Excerpted passage =>
Adding storage to your primary PC unit usually requires the installation of extra storage drives, be it flash, HDD or SSD. These can then be shared onto a network if you need the files to be accessed remotely. But, what if you need a dedicated data hub for all your storage needs? A universal data center for all your files, so that any networked devices; TV, smartphone or other PC can access the file anytime, anywhere?
This is where network-attached storage (NAS) comes in. And, for the purposes of our article, a NAS that is optimized for cloud-based access. If you want your personal private cloud storage, then you’ve come to the right place.
Want your own unlimited cloud storage, use a NAS and activate the cloud storage service. That way, you can access all the storage on the volumes or shared drive on your NAS. No monthly fees or storage limited to worry about. Best yet, these come with desktop and mobile clients to synchronise your files remotely, so you have access to the latest file no matter which personal device you are on.
NAS and Its Hardware Attributes
A NAS is a standalone appliance that provides storage and shared drive(s) to devices on our local network. It is a custom-built hardware meant to hold storage media (hard disk drive, solid state drive and even USB external storage devices) to function as a central file server. Simply put, it is a server, where you can put a bunch of storage drives and access them over its connected network. Of course, more than just physically holding your HDDs, it also provides the necessary setup to access the files, and to organize them ready for local streaming.
As they are very similar to a full functioning computer, you gauge the performance of a NAS based on its specification. Most are supplied disk less so can decide how big a hard drive and the number of drives you wish to add. Below is a list of specifications to consider:
- CPU – similar to a PC CPU, it manages the overall operation of the NAS itself
- RAM – similar to PC memory, provides a data buffer for the operation and applications running on the NAS
- Drive Bay Count – the number of physical drives that can be installed on it
- Hard Drive Type – the hard drive model installed on the drive bays
- Max Storage Capacity – highest data capacity possible (related to drive bay count)

(Scene question records)

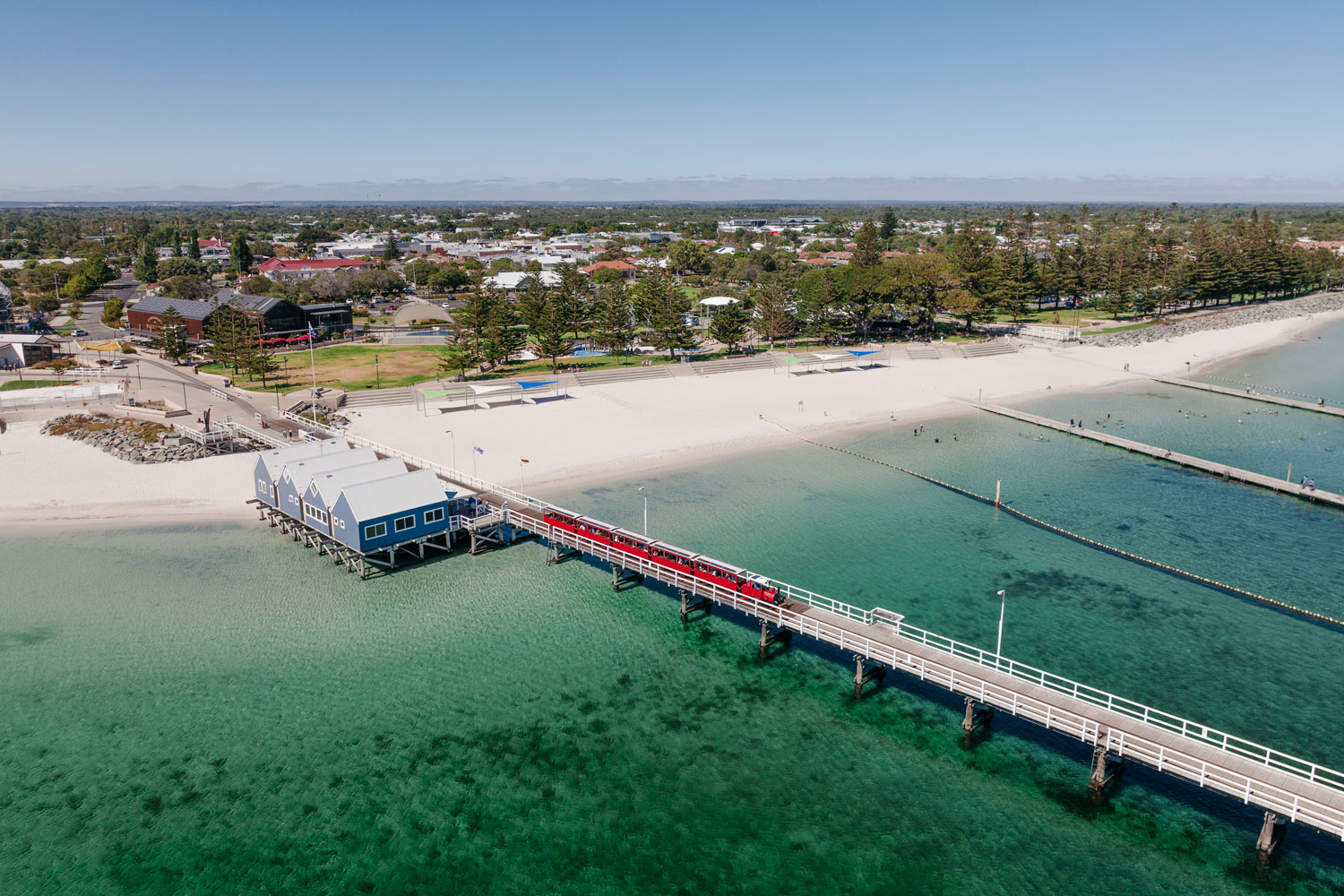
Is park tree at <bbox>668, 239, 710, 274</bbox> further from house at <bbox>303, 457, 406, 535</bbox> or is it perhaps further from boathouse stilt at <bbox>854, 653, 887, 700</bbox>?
boathouse stilt at <bbox>854, 653, 887, 700</bbox>

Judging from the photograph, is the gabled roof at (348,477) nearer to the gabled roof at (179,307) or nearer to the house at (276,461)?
the house at (276,461)

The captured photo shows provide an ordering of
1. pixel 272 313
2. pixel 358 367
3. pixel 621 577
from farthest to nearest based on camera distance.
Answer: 1. pixel 272 313
2. pixel 358 367
3. pixel 621 577

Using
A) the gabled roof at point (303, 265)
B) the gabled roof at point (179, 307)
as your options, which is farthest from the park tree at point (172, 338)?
the gabled roof at point (303, 265)

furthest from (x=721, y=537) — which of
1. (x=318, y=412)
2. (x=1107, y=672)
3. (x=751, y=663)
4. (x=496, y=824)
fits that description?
(x=318, y=412)

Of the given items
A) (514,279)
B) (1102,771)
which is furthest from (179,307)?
(1102,771)

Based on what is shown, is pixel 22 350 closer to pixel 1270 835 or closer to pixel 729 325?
pixel 729 325

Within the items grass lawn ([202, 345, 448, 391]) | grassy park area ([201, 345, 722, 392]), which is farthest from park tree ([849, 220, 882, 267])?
grass lawn ([202, 345, 448, 391])
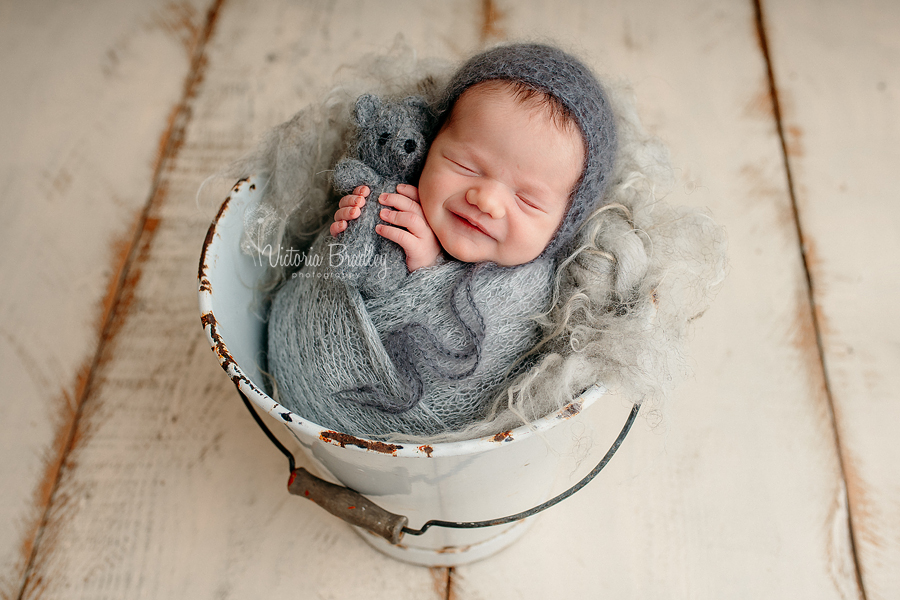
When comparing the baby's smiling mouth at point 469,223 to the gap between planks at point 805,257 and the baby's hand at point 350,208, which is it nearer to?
the baby's hand at point 350,208

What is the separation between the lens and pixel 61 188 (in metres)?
1.11

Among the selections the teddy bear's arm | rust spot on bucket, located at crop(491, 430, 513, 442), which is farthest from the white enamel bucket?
the teddy bear's arm

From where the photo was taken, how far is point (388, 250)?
653mm

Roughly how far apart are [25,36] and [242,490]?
1043 millimetres

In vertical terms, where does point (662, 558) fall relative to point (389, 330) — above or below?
below

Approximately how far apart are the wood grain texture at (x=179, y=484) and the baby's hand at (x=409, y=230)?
37cm

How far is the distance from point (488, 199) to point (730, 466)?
54 cm

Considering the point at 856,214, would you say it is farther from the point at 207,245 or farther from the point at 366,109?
the point at 207,245

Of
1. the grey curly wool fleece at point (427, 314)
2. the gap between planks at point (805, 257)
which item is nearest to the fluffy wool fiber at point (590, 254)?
the grey curly wool fleece at point (427, 314)

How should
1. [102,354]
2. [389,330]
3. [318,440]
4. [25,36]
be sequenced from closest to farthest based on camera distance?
[318,440], [389,330], [102,354], [25,36]

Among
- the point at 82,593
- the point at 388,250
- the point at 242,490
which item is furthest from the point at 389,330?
the point at 82,593

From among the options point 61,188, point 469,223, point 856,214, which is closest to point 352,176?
point 469,223

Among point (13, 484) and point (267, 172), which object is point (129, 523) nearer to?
point (13, 484)

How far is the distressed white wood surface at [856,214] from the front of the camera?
2.84 ft
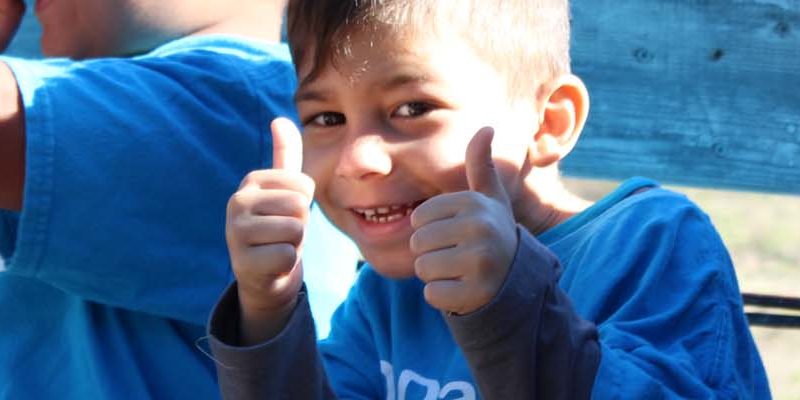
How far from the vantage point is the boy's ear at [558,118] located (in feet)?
6.56

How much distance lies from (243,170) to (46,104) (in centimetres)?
35

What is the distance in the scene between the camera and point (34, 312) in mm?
2277

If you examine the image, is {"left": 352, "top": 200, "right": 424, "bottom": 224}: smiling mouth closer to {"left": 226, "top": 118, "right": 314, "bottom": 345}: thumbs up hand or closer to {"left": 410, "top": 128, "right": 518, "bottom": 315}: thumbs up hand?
{"left": 226, "top": 118, "right": 314, "bottom": 345}: thumbs up hand

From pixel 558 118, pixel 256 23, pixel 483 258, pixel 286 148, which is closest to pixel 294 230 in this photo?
pixel 286 148

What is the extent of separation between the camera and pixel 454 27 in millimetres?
1888

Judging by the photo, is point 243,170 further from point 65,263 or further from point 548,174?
point 548,174

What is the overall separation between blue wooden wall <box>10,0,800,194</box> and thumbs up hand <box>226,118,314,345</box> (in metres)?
0.82

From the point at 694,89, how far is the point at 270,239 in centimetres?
98

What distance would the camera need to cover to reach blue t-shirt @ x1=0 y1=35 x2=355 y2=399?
6.66 feet

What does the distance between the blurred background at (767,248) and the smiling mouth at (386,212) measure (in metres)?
3.30

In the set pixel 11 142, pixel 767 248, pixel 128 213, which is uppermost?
pixel 11 142

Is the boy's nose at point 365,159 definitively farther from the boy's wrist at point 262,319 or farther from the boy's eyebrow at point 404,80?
the boy's wrist at point 262,319

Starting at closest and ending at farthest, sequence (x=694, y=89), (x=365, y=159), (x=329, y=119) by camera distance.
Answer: (x=365, y=159)
(x=329, y=119)
(x=694, y=89)

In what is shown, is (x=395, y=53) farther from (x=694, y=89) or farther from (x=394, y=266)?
(x=694, y=89)
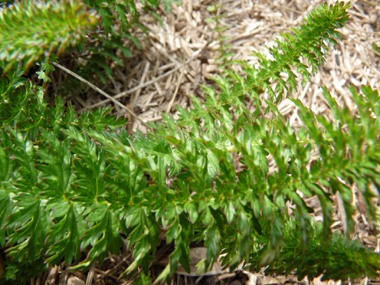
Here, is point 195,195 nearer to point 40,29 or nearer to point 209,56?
point 40,29

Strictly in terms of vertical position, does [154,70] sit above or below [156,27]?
below

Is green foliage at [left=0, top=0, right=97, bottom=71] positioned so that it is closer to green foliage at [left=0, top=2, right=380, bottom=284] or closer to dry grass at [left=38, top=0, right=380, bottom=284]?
green foliage at [left=0, top=2, right=380, bottom=284]

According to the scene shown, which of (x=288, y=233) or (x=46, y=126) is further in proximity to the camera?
(x=46, y=126)

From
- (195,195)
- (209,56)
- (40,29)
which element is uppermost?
(40,29)

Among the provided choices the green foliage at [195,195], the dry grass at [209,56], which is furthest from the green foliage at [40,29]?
the dry grass at [209,56]

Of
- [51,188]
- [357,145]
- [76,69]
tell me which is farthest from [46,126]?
[357,145]

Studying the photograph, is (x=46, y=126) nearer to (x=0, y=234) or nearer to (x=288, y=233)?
(x=0, y=234)

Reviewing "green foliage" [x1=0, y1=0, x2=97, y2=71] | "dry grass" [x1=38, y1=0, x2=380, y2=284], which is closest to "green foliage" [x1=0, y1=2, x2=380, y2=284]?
"green foliage" [x1=0, y1=0, x2=97, y2=71]

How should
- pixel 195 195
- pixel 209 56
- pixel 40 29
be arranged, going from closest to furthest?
1. pixel 40 29
2. pixel 195 195
3. pixel 209 56

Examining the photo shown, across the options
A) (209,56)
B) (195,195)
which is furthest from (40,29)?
(209,56)
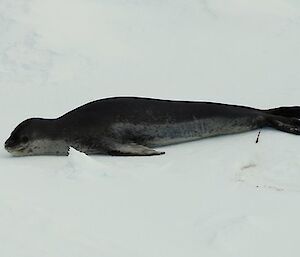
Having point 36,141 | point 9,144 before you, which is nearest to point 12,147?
point 9,144

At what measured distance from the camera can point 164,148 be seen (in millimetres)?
4410

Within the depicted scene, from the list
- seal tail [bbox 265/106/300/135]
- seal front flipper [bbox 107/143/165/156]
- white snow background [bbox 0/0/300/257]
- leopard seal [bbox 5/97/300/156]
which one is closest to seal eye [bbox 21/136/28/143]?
leopard seal [bbox 5/97/300/156]

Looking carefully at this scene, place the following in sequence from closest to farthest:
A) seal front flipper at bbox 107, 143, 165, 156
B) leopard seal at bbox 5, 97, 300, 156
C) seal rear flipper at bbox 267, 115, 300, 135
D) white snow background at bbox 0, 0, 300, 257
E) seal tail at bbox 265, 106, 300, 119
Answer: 1. white snow background at bbox 0, 0, 300, 257
2. seal front flipper at bbox 107, 143, 165, 156
3. leopard seal at bbox 5, 97, 300, 156
4. seal rear flipper at bbox 267, 115, 300, 135
5. seal tail at bbox 265, 106, 300, 119

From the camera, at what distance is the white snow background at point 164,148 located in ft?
9.51

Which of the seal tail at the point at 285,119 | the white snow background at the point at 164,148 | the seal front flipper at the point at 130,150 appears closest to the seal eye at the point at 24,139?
the white snow background at the point at 164,148

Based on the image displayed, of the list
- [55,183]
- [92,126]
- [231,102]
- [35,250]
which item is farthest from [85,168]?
[231,102]

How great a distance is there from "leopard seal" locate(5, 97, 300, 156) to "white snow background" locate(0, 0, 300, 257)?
94 mm

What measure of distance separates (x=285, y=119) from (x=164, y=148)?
84 cm

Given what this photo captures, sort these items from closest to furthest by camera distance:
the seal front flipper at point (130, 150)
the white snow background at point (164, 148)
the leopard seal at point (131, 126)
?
the white snow background at point (164, 148), the seal front flipper at point (130, 150), the leopard seal at point (131, 126)

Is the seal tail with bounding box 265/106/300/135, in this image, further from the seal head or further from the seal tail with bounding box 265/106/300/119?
the seal head

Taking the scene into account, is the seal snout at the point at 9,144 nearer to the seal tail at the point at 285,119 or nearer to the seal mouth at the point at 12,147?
the seal mouth at the point at 12,147

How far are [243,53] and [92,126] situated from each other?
272cm

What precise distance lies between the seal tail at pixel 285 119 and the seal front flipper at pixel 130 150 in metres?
0.84

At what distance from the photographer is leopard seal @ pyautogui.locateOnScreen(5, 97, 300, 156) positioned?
4.36 meters
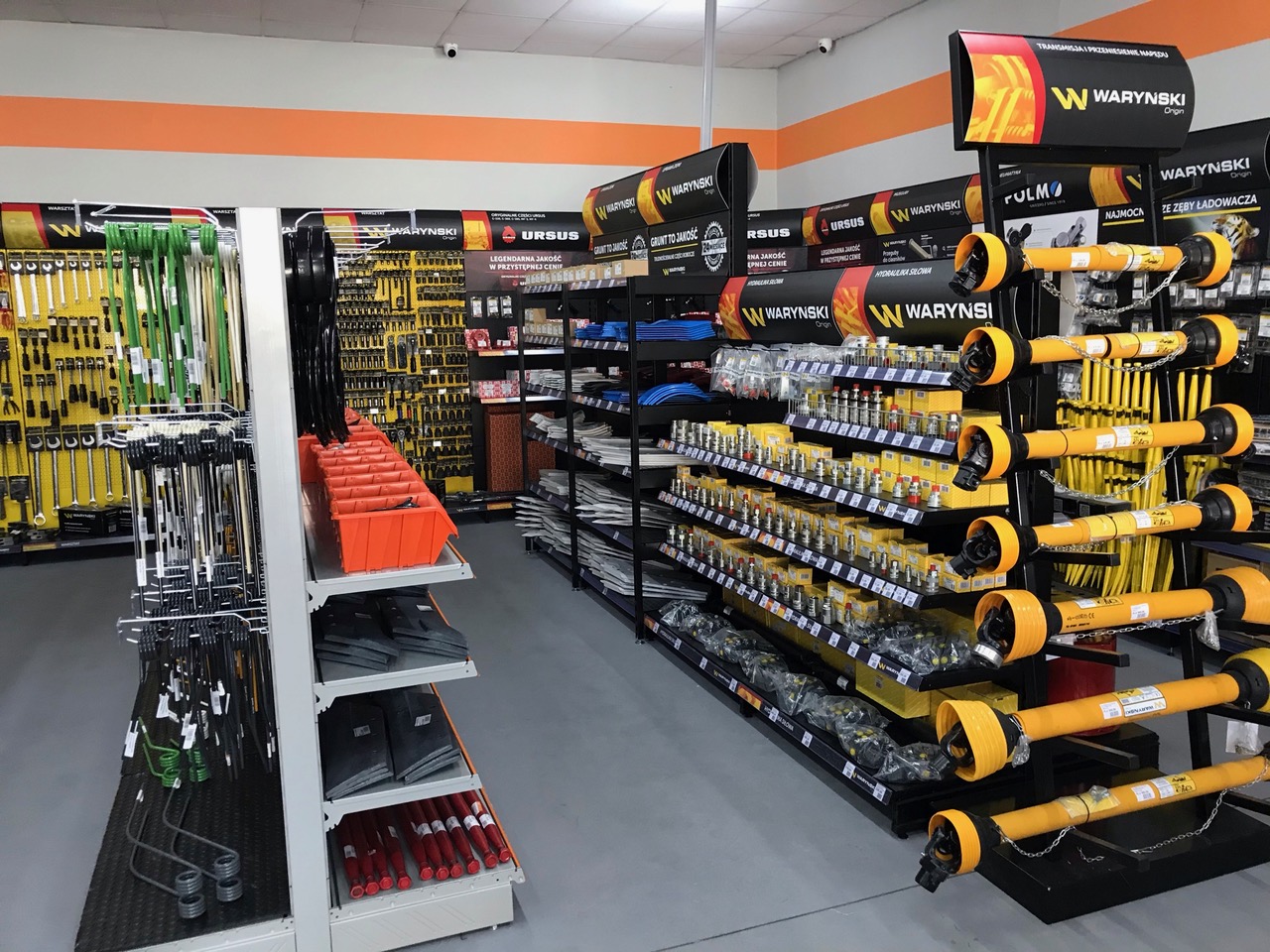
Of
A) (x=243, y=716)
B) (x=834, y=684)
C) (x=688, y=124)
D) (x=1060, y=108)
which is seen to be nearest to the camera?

What to do =>
1 > In the NAS article, what does the drive bay count specification indicate?
2 > For each statement, say yes or no depending on whether it agrees with the NAS article, and quote the words that decide it. (a) Most NAS units are supplied without disks. (b) Using a NAS for cloud storage involves a monthly fee. (c) RAM is the part that manages the overall operation of a NAS.

Answers =>
1 > It indicates the number of physical drives that can be installed on the NAS.

2 >
(a) Yes: "Most are supplied disk less"
(b) No: "No monthly fees or storage limited to worry about."
(c) No: "CPU – similar to a PC CPU, it manages the overall operation of the NAS itself"